Wednesday, December 8, 2010

The Rabbi Speaketh

So, I met with the good rabbi's group to study the Zohar in a more or less traditional manner. I have learned a few things.

First of all, I will not use the term Judeo-Christian again. My friend Lavanah told me to avoid it as it was generally offensive. I didn't understand. I'm sure I still don't but I understand a little more now. I did hear the terms 'we' and 'us' referring to events from near pre-history. The Jewish people are a tribe.  My first visit to the temple, seeing a more pagan-like celebration than I expected and feeling the power radiating from the holy place, was precursor to this understanding.

This brings new meaning to the term tribal god for me.

I gave rabbi my super secret humility test. When I see someone that radiates spiritual understanding and I can offer what are sincere well wishes and compliments, I do so. The rabbi is one of the few people I've ever met that closed his aura instantly, turned away and would not hear compliments. I'm sure you can practice that. I am sure he didn't. He passed.

There was teaching of the Zohar but more importantly teachings of the spirit and it was awesome. I took things home that I will share with those that seek my guidance. The group was very surprised to hear me say that there was nothing said there that I had not been exposed to in my Golden Dawn training. Nothing. There were of course nuances, subtleties and perspectives of language that were new but they were more in the way of intellectual spice.

As For My Part

I was asked to speak on the Golden Dawn and provide my lineage. I began by sharing the different spelling of Kaballah, Cabala and Qabala and their meanings. This was new to them but as I got to the q spelling someone wasn't fond of it blurted out, "Stay away from that," as she surmised what must have been coming. The rabbi would have none of it. Another such comment was made by the same person. Again, the rabbi intervened. He invited me back at that moment to emphasize his point.

I've never been asked to provide lineage before. The question taught me something. First of all, I have never thought of it because I don't care who my initiator's initiator's initiator's initiator was. Whatever impact that person had has been concealed by time. I've always known it is my teacher that matters and perhaps his. I provided those names too and added the commentary that since they didn't know the names, that didn't matter either.

I then added this thought that very much surprised the rabbi. I do not know if he never thought of it or didn't expect to hear it or thought I was full of beans. It has been my experience that students believe they are being taught by the master, which is amazing, considering it is really the other way around. So, perhaps the question shouldn't be, who are your teachers but who are your students. What have they done?

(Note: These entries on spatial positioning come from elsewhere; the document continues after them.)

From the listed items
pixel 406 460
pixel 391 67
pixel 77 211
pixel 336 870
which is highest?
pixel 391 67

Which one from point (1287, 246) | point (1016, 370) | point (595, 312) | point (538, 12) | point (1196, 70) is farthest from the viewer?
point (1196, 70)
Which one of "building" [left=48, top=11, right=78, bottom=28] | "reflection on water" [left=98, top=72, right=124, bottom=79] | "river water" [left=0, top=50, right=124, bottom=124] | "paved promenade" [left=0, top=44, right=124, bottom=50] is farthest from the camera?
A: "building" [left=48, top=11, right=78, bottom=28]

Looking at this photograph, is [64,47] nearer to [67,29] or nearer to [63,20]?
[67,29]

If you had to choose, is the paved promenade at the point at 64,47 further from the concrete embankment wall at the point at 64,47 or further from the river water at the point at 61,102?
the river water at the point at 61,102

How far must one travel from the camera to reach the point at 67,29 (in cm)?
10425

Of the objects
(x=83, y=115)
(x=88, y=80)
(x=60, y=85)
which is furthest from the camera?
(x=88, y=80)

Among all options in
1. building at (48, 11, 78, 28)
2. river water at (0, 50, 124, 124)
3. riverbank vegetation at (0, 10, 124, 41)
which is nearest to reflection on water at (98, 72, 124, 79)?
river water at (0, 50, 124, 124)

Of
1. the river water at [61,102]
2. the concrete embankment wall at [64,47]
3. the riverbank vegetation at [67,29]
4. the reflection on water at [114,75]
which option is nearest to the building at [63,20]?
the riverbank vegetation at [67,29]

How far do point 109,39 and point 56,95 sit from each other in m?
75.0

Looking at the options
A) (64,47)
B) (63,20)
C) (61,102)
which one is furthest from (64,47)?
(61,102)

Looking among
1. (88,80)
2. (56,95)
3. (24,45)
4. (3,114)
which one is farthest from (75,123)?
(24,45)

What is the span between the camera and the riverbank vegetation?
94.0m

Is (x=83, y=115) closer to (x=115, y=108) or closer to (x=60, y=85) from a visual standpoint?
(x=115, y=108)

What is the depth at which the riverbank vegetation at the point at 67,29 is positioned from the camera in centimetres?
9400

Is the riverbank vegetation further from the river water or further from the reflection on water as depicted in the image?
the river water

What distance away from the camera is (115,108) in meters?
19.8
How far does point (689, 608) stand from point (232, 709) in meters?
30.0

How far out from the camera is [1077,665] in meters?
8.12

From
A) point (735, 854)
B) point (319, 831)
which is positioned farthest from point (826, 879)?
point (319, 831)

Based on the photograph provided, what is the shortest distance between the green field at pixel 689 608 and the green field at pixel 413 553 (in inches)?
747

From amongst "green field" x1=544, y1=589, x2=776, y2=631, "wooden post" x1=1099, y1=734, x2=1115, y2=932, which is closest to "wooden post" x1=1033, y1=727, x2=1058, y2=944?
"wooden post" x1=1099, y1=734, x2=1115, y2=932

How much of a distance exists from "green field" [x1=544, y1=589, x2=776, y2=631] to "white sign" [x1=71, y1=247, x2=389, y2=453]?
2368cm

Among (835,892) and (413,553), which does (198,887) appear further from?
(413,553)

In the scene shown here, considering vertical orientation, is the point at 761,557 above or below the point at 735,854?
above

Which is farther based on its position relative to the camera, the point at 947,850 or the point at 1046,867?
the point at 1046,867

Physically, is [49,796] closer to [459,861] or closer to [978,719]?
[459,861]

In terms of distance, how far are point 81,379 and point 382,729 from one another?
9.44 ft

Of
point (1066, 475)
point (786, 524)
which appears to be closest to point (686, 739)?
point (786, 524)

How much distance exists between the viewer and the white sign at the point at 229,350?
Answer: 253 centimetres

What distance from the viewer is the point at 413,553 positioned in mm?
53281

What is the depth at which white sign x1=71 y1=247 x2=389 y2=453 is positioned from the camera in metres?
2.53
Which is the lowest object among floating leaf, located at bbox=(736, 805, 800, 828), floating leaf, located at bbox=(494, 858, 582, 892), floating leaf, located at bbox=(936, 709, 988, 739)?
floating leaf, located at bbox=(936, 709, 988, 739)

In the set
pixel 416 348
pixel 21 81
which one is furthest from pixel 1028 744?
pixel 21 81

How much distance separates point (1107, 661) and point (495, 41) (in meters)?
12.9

By that measure, a fellow by the name of Alfred Sepulvada, Jr., whose motto was I Shall Lead the Way, did a fine job indeed.

As for Me and the Rabbi

I don't know where it is going but he indicated he wanted me to come back and indicated he had some things to share with me next time. I am looking forward to that day.


Anonymous said...

There are several reasons that the group may have disliked the term "Judeo-Christian Tradition." Thousands of years of attacks on Jews by both official Christian Church organizations and individual Christians is certainly a part of it. Continued attempts to destroy Judaism by saying it is "completed" in Christianity is another. Attempts to destroy Judaism from within with the "Jews for Jesus" and similar "Messianic Jews" organizations is another reason. Total misinterpretation of the Jewish Bible to imply that it refers to Jesus when it does not is a reason. The attempt to replace the Jewish bible (it's "old") with the Christian bible (it's new) is another. The fact that virtually every theological concept of Christianity is contrary to those of Judaism is yet another as is the outright anti-semitism and misrepresentation of facts found in the Christian "new" testament.

The term "Judeo-Christian" is only a couple of hundred years old. It developed because Christian scholars came to understand that Christianity was something entirely new and different from Judaism (even though Jews comprised its early membership) and desperately wanted to have some form of antiquity associated with their religion. See the book The Mythmaker: Paul and the Invention of Christianity by Hyam MacCoby for more details on the real sources of Christianity. Many Jews accepted the term in an attempt to get out from under the attacks of Christian terrorist oppression throughout Europe: "We're just like you, only earlier."

For more information on the subject, see The Myth of the Judeo-Christian Tradition, and Other Dissenting Essays by Arthur Allen Cohen.

Robert said...

Just to be clear, I didn't use that term with them. Lavanah warned me ahead of time. However, my observation of the differences between what I have witnessed led me to confirm the idea that the term Judeo-Christian is bogus.

Anonymous said...

You may also find this article by the late Professor Gershom Scholem interesting:

Unknown said...

Huh, I'd never thought of psychic humility testing before. Do you think his reaction was more indicative of simply ignoring the compliments, or actively rejecting them?

Robert said...

I never do that as a planned test. It just sort of happens every time I meet someone that appears to have understanding. The reaction tells me the extent of that understanding.

It seemed more than active rejection, nearly instinctual but I could be wrong.